Analysis |
By PATRICK HEALY New York Times
No moment in the 2016 presidential campaign has cried out more for a unifying candidate than the police shootings of two black men last week and the ensuing national uproar, followed by the shocking sniper ambush that killed five police officers in Dallas.
And no other moment has revealed more starkly how hard it is for Donald Trump and Hillary Clinton to become that candidate.
Never have two presidential nominees been as unpopular as Trump and Clinton, and they are not fully trusted by their own sides, nor are they showing significant crossover appeal in the polls. Trump, the self-described champion of law and order, is also the political figure many people blame for sowing division and hatred with his attacks on immigrants, Muslims, Mexicans and others. Rather than defuse tension, he electrifies crowds and vanquishes rivals through provocations that he delights in calling politically incorrect.
Of the two, Clinton would seem more able, and driven, to try to bring the country together. She has a large following among black voters and speaks ardently about the need for "respect" and "love and kindness." After Dallas, she called on "white people to understand how African-Americans feel every day." Yet many on the right and some on the left dislike her intensely, and even her admirers say she lacks the public emotion, oratorical skills and reputation for honesty to persuade large numbers of Americans to see things her way.
The need for a reassuring and healing voice has come at a particularly bad time for the two presumptive presidential nominees. For many Americans, Clinton's credibility was further damaged last week as FBI Director James Comey sharply criticized her for being "extremely careless" about her use of private e-mail as secretary of state.
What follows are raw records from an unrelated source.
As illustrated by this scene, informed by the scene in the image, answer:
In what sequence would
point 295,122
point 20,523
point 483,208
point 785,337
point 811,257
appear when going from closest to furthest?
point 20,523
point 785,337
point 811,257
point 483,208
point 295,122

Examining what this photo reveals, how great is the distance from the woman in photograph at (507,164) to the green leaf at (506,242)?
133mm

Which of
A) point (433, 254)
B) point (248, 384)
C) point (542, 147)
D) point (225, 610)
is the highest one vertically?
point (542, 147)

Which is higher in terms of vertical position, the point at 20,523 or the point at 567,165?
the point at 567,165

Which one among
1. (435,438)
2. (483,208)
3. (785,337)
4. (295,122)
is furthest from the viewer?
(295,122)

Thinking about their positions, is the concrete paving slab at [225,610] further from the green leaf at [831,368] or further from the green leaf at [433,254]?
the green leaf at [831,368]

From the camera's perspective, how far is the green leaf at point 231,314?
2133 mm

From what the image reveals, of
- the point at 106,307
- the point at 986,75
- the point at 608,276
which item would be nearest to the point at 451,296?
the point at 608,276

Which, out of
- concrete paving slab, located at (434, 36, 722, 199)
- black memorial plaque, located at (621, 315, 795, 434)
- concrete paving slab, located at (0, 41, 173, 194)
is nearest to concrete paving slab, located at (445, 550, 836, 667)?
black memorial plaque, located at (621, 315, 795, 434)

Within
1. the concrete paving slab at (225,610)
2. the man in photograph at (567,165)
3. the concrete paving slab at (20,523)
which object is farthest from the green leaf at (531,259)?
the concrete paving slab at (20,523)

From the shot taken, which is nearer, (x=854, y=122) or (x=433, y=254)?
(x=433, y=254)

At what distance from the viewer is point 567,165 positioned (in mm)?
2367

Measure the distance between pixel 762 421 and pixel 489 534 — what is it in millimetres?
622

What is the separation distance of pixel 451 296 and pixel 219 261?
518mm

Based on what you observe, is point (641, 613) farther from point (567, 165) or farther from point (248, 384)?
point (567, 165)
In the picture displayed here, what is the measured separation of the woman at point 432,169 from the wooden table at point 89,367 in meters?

At the same time, Trump alienated many voters with his mixed comments about Saddam Hussein and his defensiveness over a Twitter post that many people regarded as anti-Semitic.
"Trump is 100 percent saying the right things about police and respecting authority, but then he says these other comments that are too weird for voters to ignore," said Fred DeLuca, a Trump supporter and former police officer who owns a graphic supply store in Youngstown, Ohio. "And Hillary — I don't trust what she says about law enforcement, not at all."
Barack Obama did manage to excite some members of both parties in 2008 with his historic candidacy, and Bill Clinton's new-generation image and empathic personality appealed across party lines in 1992. And in moments of national crisis, presidents have shown the ability to unify the country, if fleetingly, as George W. Bush did after Sept. 11.